HTML vs Markdown for AI agents

The format an AI agent uses to deliver its output is more consequential than it sounds. It determines how much of that output a human actually consumes, how much the agent costs to generate it, how easily the result can be audited, and how well it survives downstream tooling. None of those properties are trivial in production.

This is the central question that became contested when an engineer on Anthropic's Claude Code team published a piece arguing HTML, not Markdown, should be the default format for AI agent output, and Andrej Karpathy publicly backed the recommendation. The conversation that followed surfaced a structural question underneath the format choice: what's the right substrate for agent-to-human communication?

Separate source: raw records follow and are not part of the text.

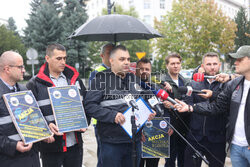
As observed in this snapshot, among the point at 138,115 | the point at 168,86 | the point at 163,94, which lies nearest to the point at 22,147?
the point at 138,115

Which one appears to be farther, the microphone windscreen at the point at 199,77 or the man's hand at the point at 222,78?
the microphone windscreen at the point at 199,77

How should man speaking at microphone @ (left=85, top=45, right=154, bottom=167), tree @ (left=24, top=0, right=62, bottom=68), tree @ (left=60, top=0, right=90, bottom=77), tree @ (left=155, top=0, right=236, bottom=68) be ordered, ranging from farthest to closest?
tree @ (left=24, top=0, right=62, bottom=68) < tree @ (left=60, top=0, right=90, bottom=77) < tree @ (left=155, top=0, right=236, bottom=68) < man speaking at microphone @ (left=85, top=45, right=154, bottom=167)

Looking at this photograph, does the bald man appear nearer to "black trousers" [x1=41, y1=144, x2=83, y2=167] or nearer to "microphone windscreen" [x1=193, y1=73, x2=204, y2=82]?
"black trousers" [x1=41, y1=144, x2=83, y2=167]

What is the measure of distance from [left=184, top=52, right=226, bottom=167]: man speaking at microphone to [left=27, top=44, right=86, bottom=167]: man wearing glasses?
189 centimetres

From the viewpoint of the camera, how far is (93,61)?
3591 cm

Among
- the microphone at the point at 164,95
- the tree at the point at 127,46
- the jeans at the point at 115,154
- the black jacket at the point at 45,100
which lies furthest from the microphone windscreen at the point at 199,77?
the tree at the point at 127,46

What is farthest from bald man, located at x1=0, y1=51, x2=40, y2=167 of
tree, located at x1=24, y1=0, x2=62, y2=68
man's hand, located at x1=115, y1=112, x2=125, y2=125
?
tree, located at x1=24, y1=0, x2=62, y2=68

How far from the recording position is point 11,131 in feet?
8.87

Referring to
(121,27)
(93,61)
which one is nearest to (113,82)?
(121,27)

This piece is the place to learn the full picture: where the debate came from, what HTML and Markdown actually are, the real pros and cons, how to decide between them, and what the broader trajectory of agent output formats looks like.

Contents

Background: HTML, Markdown, and how this debate started
The problem this debate is reacting to
Why Markdown won the default for AI agents
The two camps
A practical rubric
The broader pattern: agent-native protocols
Where this is heading
FAQ

Background: HTML, Markdown, and how this debate started

HTML and Markdown are both markup languages, but they were designed at different times for different purposes.

HTML (HyperText Markup Language) was created by Tim Berners-Lee at CERN in 1990 as the foundation of the web. It is expressive: tags for structure, CSS for styling, SVG for graphics, embedded JavaScript for interactivity, spatial layouts. It renders natively in every browser. It was designed for humans to read web documents in browsers.

Markdown was created by John Gruber in 2004 as a lightweight alternative for writing web content. The design goal was readability: a Markdown file should be publishable as-is in plain text without looking like it has been marked up. Simple syntax (# for headers, ** for bold, [text](url) for links) converts cleanly to HTML. Markdown is the default format for documentation in most developer tools today.

Both formats predate AI agents entirely. Neither was designed with a machine producer in mind.

The current debate about which one AI agents should use as a default became public when an engineer on Anthropic's Claude Code team published a piece arguing HTML should replace Markdown as the standard output format for AI agent work. The post drew widespread attention. Andrej Karpathy publicly backed the recommendation. The disagreement that followed (a notable counter-piece argued HTML "chases visual gloss at the expense of source readability, security, ecosystem compatibility, and reviewability") sharpened the structural question agents are now forcing: what's the right substrate for agent-to-human communication given that agents produce more output than humans can read?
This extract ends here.